Nicht eine einzige Wolke war am Himmel. Ein Raubvogel flog schwer und mit trägem Flügelschlage über den Wald hin. Es war als ruhte alle Hitze des Tages auf des Vogels Rücken. Der Pate war ungewöhnlich aufgeräumt; er schnitt aus dem Stängel des Schierlings für den Jungen klangvolle Trompeten, stieß das Mark aus dem Holunderzweig und machte eine schöne Flöte. Alles das geschah, während sie vorwärts wanderten und über das, was sie sahen, in den Tag hinein plauderten.

Dicht vor Thurö, einer Insel, lag ein kleines Schiff; der Pate ruderte zu ihm hinaus. Er hatte viel mit den Leuten an Bord zu sprechen; Peter hatte ihn dorthin begleitet. 

Die See war ruhig, die Sonne brannte.
„Nun sollst di doch einmal in das Wasser kommen!“ sagte der Pater. „Heute vergaßen sie, es uns zu verbieten.“
Peter lächelte; er wollte gern in dem frischen, klaren Wasser umher schwimmen, zu Hause erhielt er nur die Erlaubnis die Strümpfe auszuziehen und bis an die Knie hinein zuwarten.
„Das ist ein anderes Bad, als daheim in Mutters Badewanne zu stehen und eine Kanne Brunnenwasser über den Kopf zu bekommen! Die Kleider ausgezogen, mein Junge!“
Das geschah. Selbst stand der Pate da, eine athletische Gestalt;
Er hob den kleinen hoch auf seine Schultern und ließ ihn die Beine unter die Arme zurück legen. Ein gewaltiges Plätschern erscholl aus dem Wasser, und es schloss sich über ihnen, in großen Ringen spielend und hoch aufschäumend, da wo sie verschwanden.
Einen Augenblick darauf zeigte sich das finstere Gesicht des Paten wieder, aber Peter war nicht zu erblicken, er war im Sprunge abgeglitten. Der Pater vermisste ihn sogleich und tauchte im Nu unter, ergriff den Knaben und hob ihn wieder über den Wasserspiegel empor. Das salzige Wasser lief dem Kleinen aus dem Munde, und er fing an zu weinen. 
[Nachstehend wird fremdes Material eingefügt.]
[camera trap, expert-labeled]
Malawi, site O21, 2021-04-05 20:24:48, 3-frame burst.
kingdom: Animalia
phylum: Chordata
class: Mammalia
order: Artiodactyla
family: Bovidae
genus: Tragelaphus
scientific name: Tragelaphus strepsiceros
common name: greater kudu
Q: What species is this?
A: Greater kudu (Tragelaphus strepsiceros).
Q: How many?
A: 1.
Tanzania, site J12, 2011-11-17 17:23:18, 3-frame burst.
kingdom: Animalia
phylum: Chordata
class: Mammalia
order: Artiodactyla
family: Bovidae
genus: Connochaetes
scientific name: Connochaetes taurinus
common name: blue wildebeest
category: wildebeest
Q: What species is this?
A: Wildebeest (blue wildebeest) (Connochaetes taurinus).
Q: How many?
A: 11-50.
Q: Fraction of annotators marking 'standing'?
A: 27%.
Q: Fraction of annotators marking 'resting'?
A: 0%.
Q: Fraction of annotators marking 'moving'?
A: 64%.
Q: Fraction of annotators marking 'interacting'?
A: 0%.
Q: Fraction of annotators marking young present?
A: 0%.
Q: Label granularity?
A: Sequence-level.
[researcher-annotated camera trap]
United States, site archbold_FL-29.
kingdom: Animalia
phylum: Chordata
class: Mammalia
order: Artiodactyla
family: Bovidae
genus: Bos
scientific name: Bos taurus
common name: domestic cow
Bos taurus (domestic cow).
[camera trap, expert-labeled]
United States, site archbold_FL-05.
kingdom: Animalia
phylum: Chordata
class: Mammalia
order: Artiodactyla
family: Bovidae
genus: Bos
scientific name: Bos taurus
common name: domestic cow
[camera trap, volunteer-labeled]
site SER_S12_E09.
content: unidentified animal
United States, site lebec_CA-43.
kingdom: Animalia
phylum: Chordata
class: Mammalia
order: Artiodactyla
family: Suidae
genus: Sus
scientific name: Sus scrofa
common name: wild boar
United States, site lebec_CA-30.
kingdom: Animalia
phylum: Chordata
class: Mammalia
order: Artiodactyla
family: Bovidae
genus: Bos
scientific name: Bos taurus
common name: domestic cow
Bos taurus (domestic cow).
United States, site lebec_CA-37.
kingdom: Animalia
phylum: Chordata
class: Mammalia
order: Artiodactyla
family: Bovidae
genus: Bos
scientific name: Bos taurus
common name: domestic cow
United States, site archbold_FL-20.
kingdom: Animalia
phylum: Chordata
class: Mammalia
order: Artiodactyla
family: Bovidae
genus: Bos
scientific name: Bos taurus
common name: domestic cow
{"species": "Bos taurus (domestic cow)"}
„Schäm dich!“ sagte der Pate und gab sich die Miene, als ob alles sei, wie es sein sollte, aber sein Puls schlug heftiger als gewöhnlich. Gut war es, dass das Abenteuer so endete; Peters Begleiter aber war für den Rest des Spaziergangs etwas ruhiger geworden.
Eine der weitesten Aussichten im Lande hat man vom Breininger Kirchturme; man findet auch hier, wie im Wirtshause auf dem Brocken und an anderen besuchten Orten ein Buch, in das der Fremde seinen Namen, mitunter auch seine gewöhnliche Herzensergießung in schlechten Versen oder einen Witz, der nur den Verfasser selbst belustigt, schreibt. Oben war ein Signal angebracht, man nannte es den optischen Telegrafen, an dem lange dunkle Arme magisch ihre tote, aber bedeutungsvolle Sprache durch die Luft sandten. 
Was die Menschen mit Winterflaggen von Ort zu Ort weiter gaben, das besorgte hier ein beweglicher Hebel, und der Türmer war’s, der das Ganze bediente. 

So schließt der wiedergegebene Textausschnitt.